Either the client or the server code can wrap suspicious objects with the TrappingHandler before using them. In the TestTrappingHandler example (Listing 3–23), the client wraps an instance of the Test interface. If either getGoodDateValue or getBadDateValue of the Test interface return a bad date, the handler will protect the client by throwing an exception. More importantly, the same TrappingHandler can be used throughout a system to protect any number of different interfaces and implementation classes.

You could make the proxy code transparent to both client and server by using an object factory to hide the details of connecting client and server code.

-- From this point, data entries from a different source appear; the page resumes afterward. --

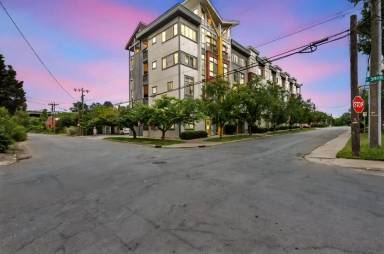 Main picture of 514 W 10th St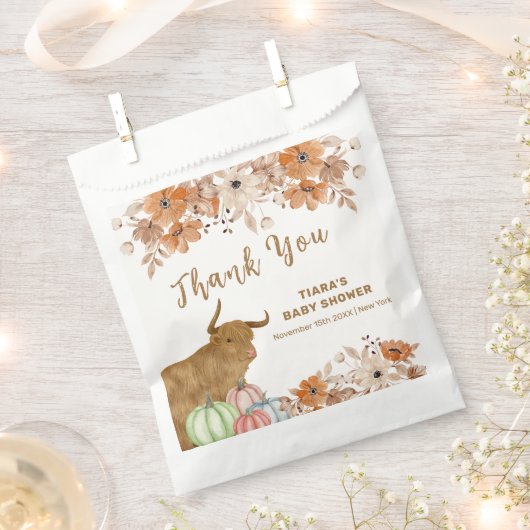 秋素朴ボホーフローラハイランドカウベビーシャワー フェイバーバッグ (クリップ留めされた状態)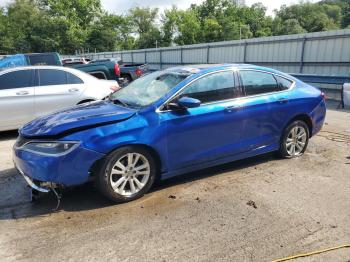  Salvage Chrysler 200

Listing 3–23 Testing a TrappingHandler

//Test.java
import java.util.*;
interface Test {
 Date getGoodDateValue();
 Date getBadDateValue();
}

//TestTrappingHandler.java
import java.lang.reflect.*;
import java.util.*;

public class TestTrappingHandler implements Test {
 public static void main(String [] args) {
  TestTrappingHandler t = new TestTrappingHandler();
  System.out.println("Testing unwrapped object.\n" +
            "This should permit date value " + 
		       TrappingHandler.BAD_DATE);
  executeTests(t);
  Test wrap = (Test)Proxy.newProxyInstance(
	 TestTrappingHandler.class.getClassLoader(), 
	 new Class[]{Test.class}, new TrappingHandler(t));
  System.out.println("Testing wrapped object.\n" +
            "This should reject date value " + 
            TrappingHandler.BAD_DATE);
  executeTests(wrap);
 }

  public Date getGoodDateValue() {
  return new Date();
 }
 public Date getBadDateValue() {
  return TrappingHandler.BAD_DATE;
 }
 public static void executeTests(Test t) {
  System.out.println(t.getGoodDateValue());
  System.out.println(t.getBadDateValue());
 }
}

3.4.8 Advantages of Dynamic Proxies

Dynamic proxies do not provide any service that you could not provide yourself by hand-coding a custom delegator class for every different interface. The advantage of dynamic proxies over hand-rolled delegators is twofold. First, you do not have to write dynamic proxies. Second, they can be generated on-the-fly at runtime to handle new interfaces as they appear. Because dynamic proxies are generic, they tend to be used for services that do not rely on any specific knowledge of the interface or method being forwarded:

  • Parameter validation or modification, where a parameter value is of interest regardless of where it appears, as in the example above

  • Security checks, some of which can be made based on the identity of the user or the source of the code, not the particular method being called

  • Propagation of "implicit" or "context" parameters, such as the transaction ID, which is automatically handled by an EJB container and does not appear in any interface declaration

  • Auditing, tracing, or debugging of method calls

  • Marshalling a Java method call to some other process, machine, or language

Like any generic tool, dynamic proxies may be inefficient compared to a solution hand-tuned to a particular problem. Situations in which performance considerations may rule out the use of dynamic proxies are discussed in §3.5.